[Top][All Lists]
[Date Prev][Date Next][Thread Prev][Thread Next][Date Index][Thread Index]
Re: [Grammatica-users] Want to Use the PArser as non-deterministic for N
From: |
Matti Katila |
Subject: |
Re: [Grammatica-users] Want to Use the PArser as non-deterministic for Natural Language Processing |
Date: |
Tue, 12 Jul 2005 17:08:06 +0300 (EEST) |
Hi Andres,
On Fri, 8 Jul 2005, Andres Hohendahl wrote:
> I am working in natural language processing (personal) project, to play
> around with syntactic, semantic and morphologic processing.
You have a big project I would say :)
> I want also to parse several part-of-speech segments for NL in order to
> get a correct grammar testing using EBNF and C# under .NET framework.
>
> There are lots of mutual excluding parts when defining the different
> tokens as words, and
I don't think it's much use for many different "word" tokens. Just slice
the text to sentences, then words and punctuation marks.
Then all the fun starts.
> the dictionary is not able nor practical to be loaded
> as EBNF,
True, and you even can not use grammatica with too rich grammar since
generated parser might expand out of 64K which is the maximum class size
with java (oh' I wouldn't count C# would still work fine =)
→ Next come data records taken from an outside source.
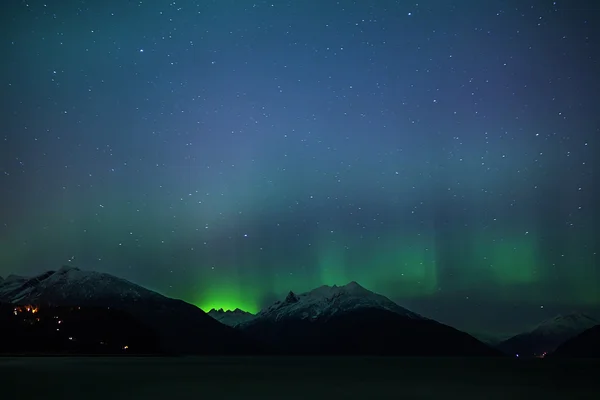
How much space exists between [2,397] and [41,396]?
440cm

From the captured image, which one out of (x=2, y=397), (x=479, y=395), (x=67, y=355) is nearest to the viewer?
(x=2, y=397)

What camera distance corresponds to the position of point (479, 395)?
173 ft

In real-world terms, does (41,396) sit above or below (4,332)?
below

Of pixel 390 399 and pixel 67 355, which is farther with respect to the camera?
pixel 67 355

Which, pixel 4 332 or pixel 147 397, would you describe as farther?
pixel 4 332

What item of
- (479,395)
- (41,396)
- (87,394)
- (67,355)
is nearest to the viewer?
(41,396)

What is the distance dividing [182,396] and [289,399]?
27.2 feet

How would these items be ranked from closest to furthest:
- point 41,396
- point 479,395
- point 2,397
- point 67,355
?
point 2,397
point 41,396
point 479,395
point 67,355

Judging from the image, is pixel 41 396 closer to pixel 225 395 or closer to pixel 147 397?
pixel 147 397

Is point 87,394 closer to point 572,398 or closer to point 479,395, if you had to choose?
point 479,395

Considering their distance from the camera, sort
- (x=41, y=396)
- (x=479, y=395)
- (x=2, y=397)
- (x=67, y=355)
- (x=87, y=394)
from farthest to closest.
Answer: (x=67, y=355) → (x=479, y=395) → (x=87, y=394) → (x=41, y=396) → (x=2, y=397)

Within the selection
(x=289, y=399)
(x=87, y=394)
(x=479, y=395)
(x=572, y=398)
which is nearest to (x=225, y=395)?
(x=289, y=399)

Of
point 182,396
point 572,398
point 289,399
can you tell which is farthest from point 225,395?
point 572,398

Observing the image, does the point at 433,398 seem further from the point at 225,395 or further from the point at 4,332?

> also the natural grammar is heavily context or inter-token
> dependant,
Do you have a good word database?
Like if there is a input "A cat has a hat." it would match for Subject
Predicate Object pattern.
(sorry of my knowledge with spoken languages and right terms)
A,a = noun(alphabet), or adverb
cat = noun
hat = noun
has = verb
The token stream for such thing would be:
word(noun, adverb), word(noun), word(verb), word(noun, adverb) and word(noun)
Well, it sounds like you would need a context sensitive tokenizer where
different possibilities are tried to match for token stream.
> To allow this (I guess) I must make the tokenizer somewhat context-dependent
> and tokenize several alternate ways using a recursive pattern scanning,
> allowing it to explore the combinations or word-functions that best fits a
> production.
>
> I think this can be done adding a structure-layer on top of the Token /
> Tokenizer classes, producing a callback or event to allow external classes
> and methods to operate and get the context data for this token, and finally
> there must be a trial-error or scoring to select the most appropriate token
> which fulfills the production(s).
>
> I have already successfully coded several classes class which checks the
> functions of a word as a set of types, using affix-reduction, dictionary
> seek and intelligent de-stemming.
>
> Any suggestion or clue?
I couldn't follow the idea in the last three paragraphs but I wish you a
best luck with your project. Maybe I could understand if you provide some
examples.
-Matti